[Records contained in a dataset]

——

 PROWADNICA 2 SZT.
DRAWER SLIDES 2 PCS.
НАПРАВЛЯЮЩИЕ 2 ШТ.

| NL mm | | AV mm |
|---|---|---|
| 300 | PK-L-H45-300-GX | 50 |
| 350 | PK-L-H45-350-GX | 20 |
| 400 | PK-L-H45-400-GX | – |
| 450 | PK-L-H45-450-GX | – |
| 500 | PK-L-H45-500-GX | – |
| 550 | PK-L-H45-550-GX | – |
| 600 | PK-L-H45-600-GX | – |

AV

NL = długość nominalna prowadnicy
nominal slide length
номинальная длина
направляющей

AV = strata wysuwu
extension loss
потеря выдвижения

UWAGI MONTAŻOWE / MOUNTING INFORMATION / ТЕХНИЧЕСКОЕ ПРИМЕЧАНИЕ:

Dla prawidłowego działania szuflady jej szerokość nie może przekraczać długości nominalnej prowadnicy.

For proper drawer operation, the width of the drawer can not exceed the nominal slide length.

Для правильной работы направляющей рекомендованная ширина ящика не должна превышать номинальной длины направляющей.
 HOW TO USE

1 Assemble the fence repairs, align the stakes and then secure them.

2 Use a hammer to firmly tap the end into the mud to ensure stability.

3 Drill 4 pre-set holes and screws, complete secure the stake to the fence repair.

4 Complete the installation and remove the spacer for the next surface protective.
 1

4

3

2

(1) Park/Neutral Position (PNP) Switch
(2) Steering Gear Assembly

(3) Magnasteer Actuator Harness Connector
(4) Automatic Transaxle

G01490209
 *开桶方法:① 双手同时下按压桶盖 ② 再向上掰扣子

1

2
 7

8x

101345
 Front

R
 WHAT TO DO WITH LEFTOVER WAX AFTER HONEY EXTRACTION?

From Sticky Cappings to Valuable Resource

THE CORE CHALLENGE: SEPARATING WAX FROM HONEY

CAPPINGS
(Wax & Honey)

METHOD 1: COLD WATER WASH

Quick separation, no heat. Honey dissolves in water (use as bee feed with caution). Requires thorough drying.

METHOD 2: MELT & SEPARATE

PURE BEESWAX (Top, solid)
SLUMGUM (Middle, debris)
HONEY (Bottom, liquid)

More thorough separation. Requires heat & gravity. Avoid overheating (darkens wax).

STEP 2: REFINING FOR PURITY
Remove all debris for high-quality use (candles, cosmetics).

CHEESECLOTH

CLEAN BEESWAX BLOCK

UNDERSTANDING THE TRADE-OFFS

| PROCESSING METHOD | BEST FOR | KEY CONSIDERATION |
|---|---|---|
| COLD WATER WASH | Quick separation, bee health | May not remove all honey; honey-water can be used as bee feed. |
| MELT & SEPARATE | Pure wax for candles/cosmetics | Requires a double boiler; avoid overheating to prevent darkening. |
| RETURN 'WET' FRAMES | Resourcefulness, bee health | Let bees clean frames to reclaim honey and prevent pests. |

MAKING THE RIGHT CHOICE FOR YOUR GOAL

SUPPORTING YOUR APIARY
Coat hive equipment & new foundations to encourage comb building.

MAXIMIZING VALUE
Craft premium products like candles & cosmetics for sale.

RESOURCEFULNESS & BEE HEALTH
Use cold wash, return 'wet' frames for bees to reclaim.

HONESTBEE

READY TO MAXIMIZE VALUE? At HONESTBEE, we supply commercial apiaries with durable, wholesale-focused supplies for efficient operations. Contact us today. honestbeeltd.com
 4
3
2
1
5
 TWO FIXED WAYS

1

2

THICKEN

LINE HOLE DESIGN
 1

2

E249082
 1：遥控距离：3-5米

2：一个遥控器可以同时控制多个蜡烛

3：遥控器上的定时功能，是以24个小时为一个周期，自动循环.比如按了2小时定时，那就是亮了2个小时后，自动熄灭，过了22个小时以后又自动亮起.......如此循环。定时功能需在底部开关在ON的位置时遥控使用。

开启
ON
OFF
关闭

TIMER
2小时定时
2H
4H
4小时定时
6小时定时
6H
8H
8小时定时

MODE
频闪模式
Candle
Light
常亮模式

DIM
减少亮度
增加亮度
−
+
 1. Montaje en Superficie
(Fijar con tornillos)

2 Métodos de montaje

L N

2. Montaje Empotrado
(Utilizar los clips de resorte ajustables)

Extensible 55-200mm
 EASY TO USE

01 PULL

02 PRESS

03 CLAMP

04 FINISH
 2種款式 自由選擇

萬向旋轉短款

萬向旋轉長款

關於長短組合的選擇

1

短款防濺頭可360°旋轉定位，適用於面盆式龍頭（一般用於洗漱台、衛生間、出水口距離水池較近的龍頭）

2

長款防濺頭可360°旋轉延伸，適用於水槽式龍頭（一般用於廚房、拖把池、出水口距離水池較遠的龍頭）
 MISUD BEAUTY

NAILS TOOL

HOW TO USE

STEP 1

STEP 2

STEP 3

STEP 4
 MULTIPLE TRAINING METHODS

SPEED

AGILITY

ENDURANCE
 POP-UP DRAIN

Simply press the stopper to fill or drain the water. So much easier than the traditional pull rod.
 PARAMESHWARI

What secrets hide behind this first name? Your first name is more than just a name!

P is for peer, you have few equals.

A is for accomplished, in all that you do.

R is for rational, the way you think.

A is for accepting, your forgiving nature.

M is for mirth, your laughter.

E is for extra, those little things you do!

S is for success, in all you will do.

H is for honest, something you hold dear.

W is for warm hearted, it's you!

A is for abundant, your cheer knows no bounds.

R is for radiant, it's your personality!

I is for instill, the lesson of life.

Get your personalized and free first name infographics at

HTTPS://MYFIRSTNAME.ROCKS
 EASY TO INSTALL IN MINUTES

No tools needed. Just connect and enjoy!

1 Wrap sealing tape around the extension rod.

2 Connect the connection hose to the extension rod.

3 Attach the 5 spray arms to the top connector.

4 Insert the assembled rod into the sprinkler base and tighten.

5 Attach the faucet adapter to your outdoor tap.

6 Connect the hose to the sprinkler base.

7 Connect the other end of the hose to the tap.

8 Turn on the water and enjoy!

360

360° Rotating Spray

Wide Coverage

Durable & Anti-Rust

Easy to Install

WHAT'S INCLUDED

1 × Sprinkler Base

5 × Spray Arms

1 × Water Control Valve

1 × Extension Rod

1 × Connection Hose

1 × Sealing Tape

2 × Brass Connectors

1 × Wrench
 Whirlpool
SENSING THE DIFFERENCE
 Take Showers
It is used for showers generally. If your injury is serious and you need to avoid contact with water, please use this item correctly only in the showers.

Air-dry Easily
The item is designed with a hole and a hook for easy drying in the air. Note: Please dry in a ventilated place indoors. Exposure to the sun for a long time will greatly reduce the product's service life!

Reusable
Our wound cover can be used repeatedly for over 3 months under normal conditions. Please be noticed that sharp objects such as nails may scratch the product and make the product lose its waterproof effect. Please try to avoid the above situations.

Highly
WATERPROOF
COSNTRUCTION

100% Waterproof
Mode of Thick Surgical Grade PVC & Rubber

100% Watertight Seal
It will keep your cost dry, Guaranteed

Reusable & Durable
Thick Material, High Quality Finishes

——

- _Your goal_: Find every line in the records above that contains the word "into", and copy each one.

- _Worked solution_:
2 Use a hammer to firmly tap the end into the mud to ensure stability.
4 Insert the assembled rod into the sprinkler base and tighten.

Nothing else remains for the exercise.